The Fish Life’s legacy
After a hushed development and poor sales in Japan, rare Fish Life units can occasionally be bought on eBay for extortionate prices. What happened to this platform?
As a home games console, the Fish Life never became popular, far from it. This might be due to a number of factors, such as the system’s presence at arcade conventions, rather than the more classic trade shows for games consoles; the publicity which described it as a luxury product for professional use; the console’s expensive retail price; a distribution limited to Japan; the concept of the game itself; or Isao Okawa’s announcement that Sega would no longer be developing hardware. We’ll explore some of these possibilities and discuss what remains of the Fish Life’s legacy.

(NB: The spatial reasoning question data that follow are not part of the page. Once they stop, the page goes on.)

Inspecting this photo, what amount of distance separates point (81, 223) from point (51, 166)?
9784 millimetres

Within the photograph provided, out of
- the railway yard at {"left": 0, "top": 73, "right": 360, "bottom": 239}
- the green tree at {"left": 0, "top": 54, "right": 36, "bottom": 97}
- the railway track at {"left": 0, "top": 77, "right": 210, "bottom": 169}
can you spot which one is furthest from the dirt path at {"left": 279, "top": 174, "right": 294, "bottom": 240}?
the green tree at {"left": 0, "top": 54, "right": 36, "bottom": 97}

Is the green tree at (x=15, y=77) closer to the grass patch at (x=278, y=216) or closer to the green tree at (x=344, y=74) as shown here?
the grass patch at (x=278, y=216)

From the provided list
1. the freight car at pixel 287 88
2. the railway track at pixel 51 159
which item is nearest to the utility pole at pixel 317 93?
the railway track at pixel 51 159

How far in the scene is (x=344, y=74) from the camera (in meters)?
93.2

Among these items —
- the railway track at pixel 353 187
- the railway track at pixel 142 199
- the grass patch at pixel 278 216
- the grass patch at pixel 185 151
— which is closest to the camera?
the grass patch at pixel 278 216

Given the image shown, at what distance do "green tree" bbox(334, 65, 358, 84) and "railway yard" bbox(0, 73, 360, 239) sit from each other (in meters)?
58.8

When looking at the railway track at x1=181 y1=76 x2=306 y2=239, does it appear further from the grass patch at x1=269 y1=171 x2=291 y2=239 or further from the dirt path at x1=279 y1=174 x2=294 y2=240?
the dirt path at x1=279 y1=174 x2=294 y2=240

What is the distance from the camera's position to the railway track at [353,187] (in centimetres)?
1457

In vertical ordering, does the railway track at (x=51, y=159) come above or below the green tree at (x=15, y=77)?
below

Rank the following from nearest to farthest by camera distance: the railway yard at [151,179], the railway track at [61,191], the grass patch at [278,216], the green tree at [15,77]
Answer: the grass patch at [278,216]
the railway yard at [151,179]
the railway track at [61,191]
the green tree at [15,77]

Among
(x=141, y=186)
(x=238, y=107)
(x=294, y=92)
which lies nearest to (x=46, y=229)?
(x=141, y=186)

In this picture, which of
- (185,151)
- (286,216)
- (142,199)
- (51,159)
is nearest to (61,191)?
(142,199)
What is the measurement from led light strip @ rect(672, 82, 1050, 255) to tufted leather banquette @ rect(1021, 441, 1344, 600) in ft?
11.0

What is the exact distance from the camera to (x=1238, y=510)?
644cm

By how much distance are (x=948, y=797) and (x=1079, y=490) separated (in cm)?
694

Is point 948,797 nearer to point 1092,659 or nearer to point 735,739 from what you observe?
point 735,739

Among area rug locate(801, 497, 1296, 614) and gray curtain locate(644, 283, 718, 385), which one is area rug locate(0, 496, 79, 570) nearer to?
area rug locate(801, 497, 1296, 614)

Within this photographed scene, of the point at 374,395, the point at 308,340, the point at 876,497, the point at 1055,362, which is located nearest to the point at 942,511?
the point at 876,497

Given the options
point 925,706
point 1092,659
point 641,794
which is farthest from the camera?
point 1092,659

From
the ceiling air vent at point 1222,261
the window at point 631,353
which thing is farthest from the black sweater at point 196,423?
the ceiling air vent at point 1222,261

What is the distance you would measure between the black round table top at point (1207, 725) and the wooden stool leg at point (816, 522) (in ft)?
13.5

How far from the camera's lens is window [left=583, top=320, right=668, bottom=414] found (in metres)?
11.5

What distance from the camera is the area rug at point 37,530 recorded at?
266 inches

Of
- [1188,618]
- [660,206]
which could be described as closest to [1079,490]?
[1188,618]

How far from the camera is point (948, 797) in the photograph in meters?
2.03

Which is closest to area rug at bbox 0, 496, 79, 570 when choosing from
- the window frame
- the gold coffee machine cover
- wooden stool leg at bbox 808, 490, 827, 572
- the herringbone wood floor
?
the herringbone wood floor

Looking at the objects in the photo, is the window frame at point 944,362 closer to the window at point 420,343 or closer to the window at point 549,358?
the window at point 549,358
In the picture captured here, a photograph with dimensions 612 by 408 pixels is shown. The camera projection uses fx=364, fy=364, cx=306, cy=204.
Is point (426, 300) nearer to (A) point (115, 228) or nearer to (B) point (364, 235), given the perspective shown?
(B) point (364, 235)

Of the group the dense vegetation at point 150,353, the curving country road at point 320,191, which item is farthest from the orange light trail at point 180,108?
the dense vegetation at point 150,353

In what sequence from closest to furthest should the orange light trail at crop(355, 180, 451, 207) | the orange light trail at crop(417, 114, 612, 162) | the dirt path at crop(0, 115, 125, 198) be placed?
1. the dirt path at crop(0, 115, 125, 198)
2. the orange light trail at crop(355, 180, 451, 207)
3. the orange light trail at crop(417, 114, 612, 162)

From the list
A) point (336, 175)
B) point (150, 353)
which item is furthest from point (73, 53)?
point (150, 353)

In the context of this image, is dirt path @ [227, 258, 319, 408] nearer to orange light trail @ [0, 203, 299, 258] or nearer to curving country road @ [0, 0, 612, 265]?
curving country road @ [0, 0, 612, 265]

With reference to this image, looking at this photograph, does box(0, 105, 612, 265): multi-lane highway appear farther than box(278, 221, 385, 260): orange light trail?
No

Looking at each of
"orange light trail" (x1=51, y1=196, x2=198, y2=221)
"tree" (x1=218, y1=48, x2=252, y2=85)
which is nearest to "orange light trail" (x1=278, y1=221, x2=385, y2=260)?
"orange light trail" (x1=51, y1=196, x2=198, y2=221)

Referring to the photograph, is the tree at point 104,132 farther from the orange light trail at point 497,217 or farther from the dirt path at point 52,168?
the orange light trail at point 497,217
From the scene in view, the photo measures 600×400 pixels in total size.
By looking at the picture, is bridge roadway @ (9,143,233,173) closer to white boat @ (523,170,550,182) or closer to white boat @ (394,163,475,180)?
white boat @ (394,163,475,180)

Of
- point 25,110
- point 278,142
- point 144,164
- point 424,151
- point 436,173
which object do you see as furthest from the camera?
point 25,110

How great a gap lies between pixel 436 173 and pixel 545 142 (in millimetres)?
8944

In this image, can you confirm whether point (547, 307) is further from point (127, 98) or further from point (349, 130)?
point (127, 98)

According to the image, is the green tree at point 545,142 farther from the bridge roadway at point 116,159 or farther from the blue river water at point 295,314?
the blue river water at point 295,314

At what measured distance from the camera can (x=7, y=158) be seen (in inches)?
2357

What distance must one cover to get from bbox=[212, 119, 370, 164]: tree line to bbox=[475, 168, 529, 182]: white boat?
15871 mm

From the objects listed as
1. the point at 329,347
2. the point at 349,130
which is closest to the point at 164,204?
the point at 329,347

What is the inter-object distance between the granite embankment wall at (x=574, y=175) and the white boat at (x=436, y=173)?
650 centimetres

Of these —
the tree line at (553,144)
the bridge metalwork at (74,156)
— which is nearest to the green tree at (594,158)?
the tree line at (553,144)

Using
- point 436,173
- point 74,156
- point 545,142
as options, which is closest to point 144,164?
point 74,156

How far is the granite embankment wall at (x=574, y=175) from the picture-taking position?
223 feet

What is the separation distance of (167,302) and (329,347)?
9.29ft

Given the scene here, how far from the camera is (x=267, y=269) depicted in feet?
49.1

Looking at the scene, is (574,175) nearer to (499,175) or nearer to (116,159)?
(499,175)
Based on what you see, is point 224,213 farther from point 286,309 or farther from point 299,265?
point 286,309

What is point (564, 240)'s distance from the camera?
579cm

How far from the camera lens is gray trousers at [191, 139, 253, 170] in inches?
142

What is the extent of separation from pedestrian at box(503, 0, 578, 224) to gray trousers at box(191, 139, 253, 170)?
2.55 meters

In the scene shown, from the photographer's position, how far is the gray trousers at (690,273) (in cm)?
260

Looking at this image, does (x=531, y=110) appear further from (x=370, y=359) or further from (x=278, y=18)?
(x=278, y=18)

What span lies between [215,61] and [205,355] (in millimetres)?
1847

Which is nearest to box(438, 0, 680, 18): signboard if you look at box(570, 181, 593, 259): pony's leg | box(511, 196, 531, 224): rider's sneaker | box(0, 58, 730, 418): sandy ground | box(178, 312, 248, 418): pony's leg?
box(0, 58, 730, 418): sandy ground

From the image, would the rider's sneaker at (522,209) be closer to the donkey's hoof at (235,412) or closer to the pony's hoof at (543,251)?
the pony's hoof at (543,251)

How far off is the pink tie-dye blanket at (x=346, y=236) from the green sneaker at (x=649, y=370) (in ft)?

Without going into too much detail about Sega’s strategy at the end of the 1990s and beginning of 2000, the company was not doing well. Bought by CSK Holdings in 1984, the Japanese firm had fallen into severe debt and slowly realises that it can no longer rival its direct competitors – particularly Nintendo, their oldest rival, and the newcomer, Sony. For Sega, large arcade installations in specialised amusement arcades remains one of the company’s most profitable activities, principally in Japan. It is therefore normal that a studio like Sega R&D AM5 is solicited for large-scale projects. However, the Fish Life is a bit of an oddball when it comes to the arcade world, ever since the conception of its predecessor, Aquarena. Payment wasn’t required for the system to work and instead of quick, short games, it was more like a contemplative underwater painting; all of this made Aquarena’s concept the extreme opposite of the typical mechanisms used by arcade machines. In the same way, the Fish Life was described as a deluxe and very expensive Dreamcast that could only be used for a very specific kind of software which is more decorative than fun. Sega’s communication strategy failed during the promotion of the Fish Life at arcade shows as those external to the project didn’t seem to understand what it was or what it was doing there. A fairly risky marketing strategy which might explain, in part, the machine’s muted success.
Similarly, targeting a very specific demographic – a small number of professionals in the restaurant industry, hospitality and aquariums – almost certainly contributed to the public’s disinterest. We will see that this probably “saved” the Fish Life and stopped it from being eternally forgotten in the meanders of history, but from a purely commercial point of view, the little publicity accompanying the system did not help to increase sales numbers. As for the everyday consumer, the Fish Life’s target audience, add on top of that the elevated price of 498,000 yen – equivalent to around 4,240 CHF at the time – for a console that can only play one kind of game. It is therefore unsurprising that Sega decided to target professionals as it is difficult to imagine that the wider general public would be interested enough to shell out such a large sum for such an object.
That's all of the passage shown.